▶ **MATERIAL**:
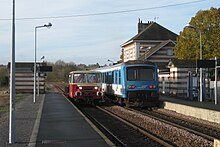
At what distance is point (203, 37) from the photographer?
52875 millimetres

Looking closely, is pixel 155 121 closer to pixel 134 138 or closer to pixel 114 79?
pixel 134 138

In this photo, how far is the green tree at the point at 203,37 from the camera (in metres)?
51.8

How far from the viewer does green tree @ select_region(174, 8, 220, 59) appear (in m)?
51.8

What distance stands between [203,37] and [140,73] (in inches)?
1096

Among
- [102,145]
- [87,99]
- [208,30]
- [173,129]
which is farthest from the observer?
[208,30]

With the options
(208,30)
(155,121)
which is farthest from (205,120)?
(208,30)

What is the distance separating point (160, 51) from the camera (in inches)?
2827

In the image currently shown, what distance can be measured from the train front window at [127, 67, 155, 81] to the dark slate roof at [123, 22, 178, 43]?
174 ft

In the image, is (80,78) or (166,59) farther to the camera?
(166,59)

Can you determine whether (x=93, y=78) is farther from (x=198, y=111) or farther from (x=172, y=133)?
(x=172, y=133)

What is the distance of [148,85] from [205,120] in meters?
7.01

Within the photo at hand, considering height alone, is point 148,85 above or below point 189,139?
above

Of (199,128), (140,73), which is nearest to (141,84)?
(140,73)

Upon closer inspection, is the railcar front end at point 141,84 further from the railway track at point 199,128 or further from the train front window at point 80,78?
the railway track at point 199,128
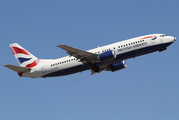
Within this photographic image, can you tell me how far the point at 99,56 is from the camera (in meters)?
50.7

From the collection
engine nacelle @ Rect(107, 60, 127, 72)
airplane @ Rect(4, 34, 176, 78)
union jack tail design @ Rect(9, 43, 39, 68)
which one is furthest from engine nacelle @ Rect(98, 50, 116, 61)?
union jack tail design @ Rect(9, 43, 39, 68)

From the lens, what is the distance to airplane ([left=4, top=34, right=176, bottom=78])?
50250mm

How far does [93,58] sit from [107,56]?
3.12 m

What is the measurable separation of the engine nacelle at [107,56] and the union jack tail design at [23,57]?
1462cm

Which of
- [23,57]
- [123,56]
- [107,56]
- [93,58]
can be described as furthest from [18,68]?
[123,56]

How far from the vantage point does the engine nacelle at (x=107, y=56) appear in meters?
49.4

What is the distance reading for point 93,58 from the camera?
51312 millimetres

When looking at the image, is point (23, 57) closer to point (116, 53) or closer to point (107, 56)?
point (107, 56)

▶ **TASK OBJECTIVE**:
Update the listing above by replacing every "engine nacelle" with "jet engine", keeping all other text unchanged. Leave the pictures out of your version.

▶ **FULL RESPONSE**:
At what distance is point (203, 37) from the photographer?
52875 millimetres

Looking closely, is pixel 155 121 closer to pixel 134 138 or closer to pixel 114 79?
pixel 134 138

In this photo, how far is the green tree at the point at 203,37 from the camera (in metres)?
51.8

How far from the viewer does green tree @ select_region(174, 8, 220, 59) appear (in m)?
51.8

What distance stands between [203,37] and [140,73] (in inches)?
1096

Among
- [102,145]
- [87,99]
- [208,30]
- [173,129]
which is farthest from the observer?
[208,30]

With the options
(208,30)
(155,121)
which is farthest from (205,120)?
(208,30)

What is the distance separating point (160, 51) from the camera (in inches)?
2827

In the image currently shown, what distance can be measured from the train front window at [127, 67, 155, 81] to the dark slate roof at [123, 22, 178, 43]?
174 ft

In the image, is (80,78) or (166,59) farther to the camera?
(166,59)

Can you determine whether (x=93, y=78) is farther from (x=198, y=111) or farther from (x=172, y=133)?
(x=172, y=133)

What is the distance of [148,85] from [205,120] in meters?
7.01

Within the photo at hand, considering height alone, is point 148,85 above or below point 189,139?
above

Of (199,128), (140,73), which is nearest to (141,84)?
(140,73)

Upon closer inspection, is the railcar front end at point 141,84 further from the railway track at point 199,128 or further from the train front window at point 80,78?
the railway track at point 199,128
Within this photographic image, can you tell me how far the point at 99,56 is from the camera (in meters)?
50.7

From the collection
jet engine @ Rect(107, 60, 127, 72)
airplane @ Rect(4, 34, 176, 78)
union jack tail design @ Rect(9, 43, 39, 68)
which one is furthest from jet engine @ Rect(98, 50, 116, 61)?
union jack tail design @ Rect(9, 43, 39, 68)

From the lens, what is the distance to airplane ([left=4, top=34, right=176, bottom=78])?
50250mm

How far does [93,58] sit from [107,56]?
3.12 m

What is the measurable separation of the jet engine at [107,56] and the union jack tail design at [23,57]?
1462cm

Which of
- [23,57]
- [123,56]
- [107,56]
- [93,58]
can be described as furthest from [18,68]?
[123,56]

How far from the vantage point does the jet engine at (x=107, y=56) appear in meters?
49.4

What is the distance reading for point 93,58 from the camera?
51312 millimetres

When looking at the image, is point (23, 57) closer to point (116, 53) or closer to point (107, 56)?
point (107, 56)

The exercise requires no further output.